- **Trabalho pedido**
A) No trecho sobre o filme do Coringa, de que cores são os reflexos de luz que remetem à maquiagem do personagem?
B) Dê continuidade ao trecho sobre o filme do Coringa, começando logo após a última frase apresentada.

- **Trecho do documento**
============================================================
Há também o uso de chaves imagéticas ao longo do filme, como os reflexos de luz nas cores vermelho e azul, que remetem à maquiagem do Coringa. Esses reflexos surgem na tela, às vezes na frente do rosto de Arthur, quando quebras entre as intenções do Coringa ameaçam aparecer.
Apesar desse uso inteligente da iluminação, é mais um recurso que se perde em meio a muitos outros. Isso fica ainda mais evidente quando o filme passa boa parte da narrativa tentando argumentar que Arthur sofre de transtorno dissociativo de identidade, apresentando o Coringa como uma personalidade separada.
No entanto, essa ideia é descartada antes do final do filme. Ou seja, ameaçar o espectador com referências ao Coringa como uma espécie de “entidade” que assombra o protagonista, de nada adianta.
Joaquin Phoenix brilha mais uma vez como o protagonista em suas duas facetas, seja nos momentos dramáticos como Arthur, ou nos mais teatrais como Coringa, incluindo durante os números musicais (os reais, como veremos a seguir). Lady Gaga também prova mais uma vez que é uma atriz talentosa e uma cantora ainda melhor, mas teve poucas oportunidades de mostrar isso no filme.
============================================================
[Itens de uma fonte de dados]
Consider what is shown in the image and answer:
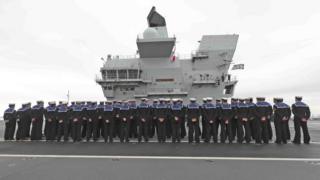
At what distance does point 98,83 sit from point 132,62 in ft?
13.6

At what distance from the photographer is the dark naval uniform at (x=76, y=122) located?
12.4 meters

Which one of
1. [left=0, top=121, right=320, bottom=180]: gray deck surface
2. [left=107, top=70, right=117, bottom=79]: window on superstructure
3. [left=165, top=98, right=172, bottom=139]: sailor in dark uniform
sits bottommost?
[left=0, top=121, right=320, bottom=180]: gray deck surface

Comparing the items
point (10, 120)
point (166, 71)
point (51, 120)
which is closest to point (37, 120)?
point (51, 120)

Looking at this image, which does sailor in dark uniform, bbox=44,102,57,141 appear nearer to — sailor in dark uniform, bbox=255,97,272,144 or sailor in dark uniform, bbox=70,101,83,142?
sailor in dark uniform, bbox=70,101,83,142

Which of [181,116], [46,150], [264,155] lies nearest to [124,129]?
[181,116]

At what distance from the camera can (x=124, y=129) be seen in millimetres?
12289

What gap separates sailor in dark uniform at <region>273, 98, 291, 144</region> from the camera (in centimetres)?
1124

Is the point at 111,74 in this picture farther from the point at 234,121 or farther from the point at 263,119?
the point at 263,119

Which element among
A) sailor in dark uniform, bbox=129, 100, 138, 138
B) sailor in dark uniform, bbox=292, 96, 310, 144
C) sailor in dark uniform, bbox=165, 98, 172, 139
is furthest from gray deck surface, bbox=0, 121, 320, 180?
sailor in dark uniform, bbox=129, 100, 138, 138

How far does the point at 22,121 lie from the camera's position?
13.2 meters

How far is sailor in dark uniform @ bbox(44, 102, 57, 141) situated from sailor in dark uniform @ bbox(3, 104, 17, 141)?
160 centimetres

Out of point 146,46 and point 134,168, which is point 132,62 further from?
point 134,168

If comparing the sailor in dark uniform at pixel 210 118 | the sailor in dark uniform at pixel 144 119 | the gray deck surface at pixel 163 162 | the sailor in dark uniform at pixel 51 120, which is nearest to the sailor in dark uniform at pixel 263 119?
the gray deck surface at pixel 163 162

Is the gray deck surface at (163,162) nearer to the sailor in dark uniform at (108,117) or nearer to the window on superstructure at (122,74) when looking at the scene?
the sailor in dark uniform at (108,117)
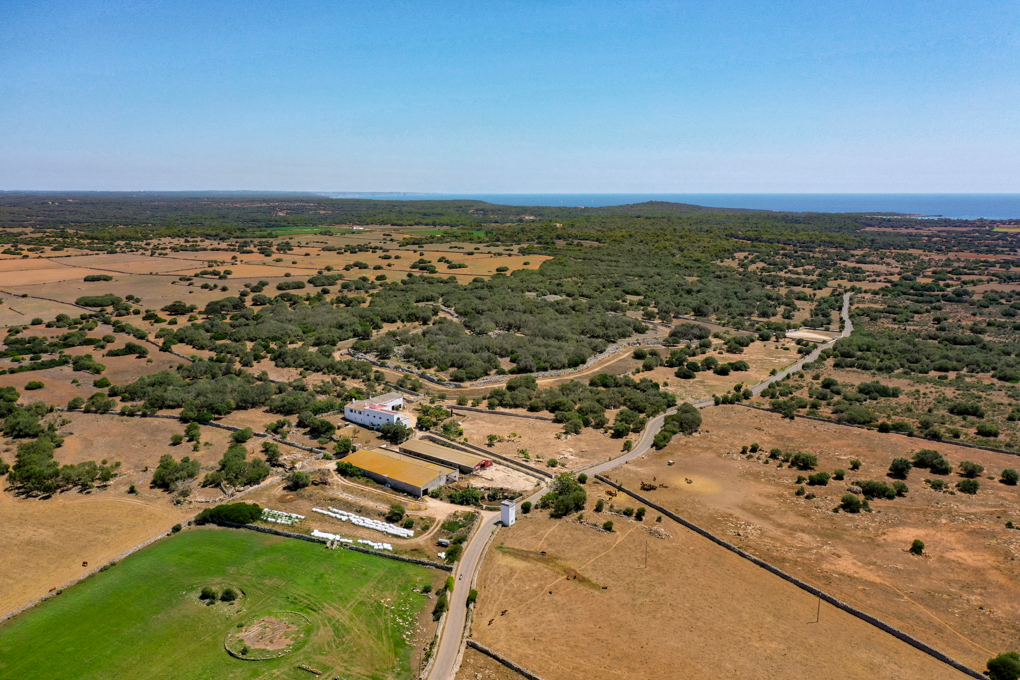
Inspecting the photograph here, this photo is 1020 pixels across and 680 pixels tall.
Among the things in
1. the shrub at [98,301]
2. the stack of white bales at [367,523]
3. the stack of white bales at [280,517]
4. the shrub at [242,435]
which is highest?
the shrub at [98,301]

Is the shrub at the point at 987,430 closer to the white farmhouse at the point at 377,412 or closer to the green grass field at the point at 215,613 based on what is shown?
the green grass field at the point at 215,613

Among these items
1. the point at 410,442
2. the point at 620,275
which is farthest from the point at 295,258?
the point at 410,442

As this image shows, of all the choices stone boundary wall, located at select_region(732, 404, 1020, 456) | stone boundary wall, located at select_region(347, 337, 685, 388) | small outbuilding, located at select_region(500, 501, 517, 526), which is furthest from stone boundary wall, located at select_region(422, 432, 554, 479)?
stone boundary wall, located at select_region(732, 404, 1020, 456)

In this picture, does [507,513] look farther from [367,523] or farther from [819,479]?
[819,479]

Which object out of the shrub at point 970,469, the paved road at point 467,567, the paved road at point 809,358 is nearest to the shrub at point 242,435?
the paved road at point 467,567

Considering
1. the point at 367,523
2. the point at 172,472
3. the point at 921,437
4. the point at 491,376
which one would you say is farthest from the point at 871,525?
the point at 172,472

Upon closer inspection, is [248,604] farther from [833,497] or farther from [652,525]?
[833,497]
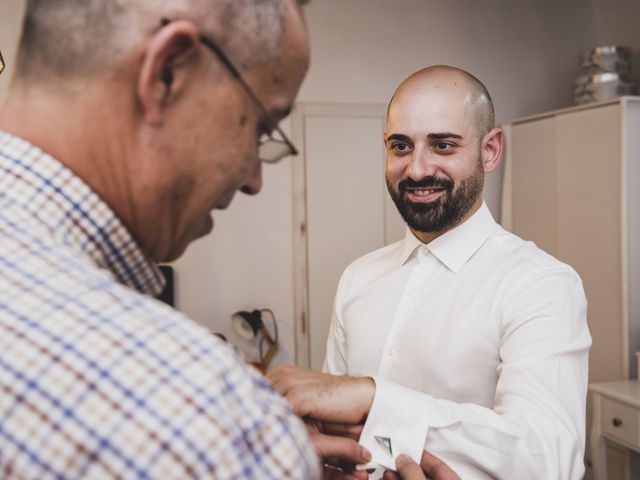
============================================================
- **Respostas do exercício**
A) Vermelho e azul.

B)
A personagem Lee não oferece consequências reais para a trama. Os gatilhos de Arthur são os abusos que sofreu por parte da mãe, e não nenhuma das ações da personagem de Gaga. O guarda de Arkham, vivido por Brendan Gleeson, tem mais agência na história do que Lee, e o filme facilmente seguiria sem ela.
Quem canta, seus males espanta?
O que nos leva a refletir sobre os elementos musicais presentes no longa. Em Coringa (2019), a música se destaca como um momento de catarse para o personagem. O grupo de homens que ataca Arthur no metrô está cantando, e, após matá-los, o protagonista dança sozinho ao som de uma música que apenas o espectador e Arthur escutam.
Isso dá os primeiros indícios dos delírios que o personagem vivencia, e parece ter servido de premissa para a continuação. Porém, o momento catártico que foi tão marcante no primeiro filme não se repete no segundo.
Aqui, a música aparece de duas maneiras: como um elemento diegético, ou seja, quando o som é ouvido e a experiência é compartilhada por todos os personagens em cena. Esses momentos são impulsionados por Lee, que ora começa a cantar, ora é o motivo pelo qual Arthur canta. No mesmo registro, há também elementos não diegéticos, direcionados apenas ao espectador, como a melodia de algumas músicas.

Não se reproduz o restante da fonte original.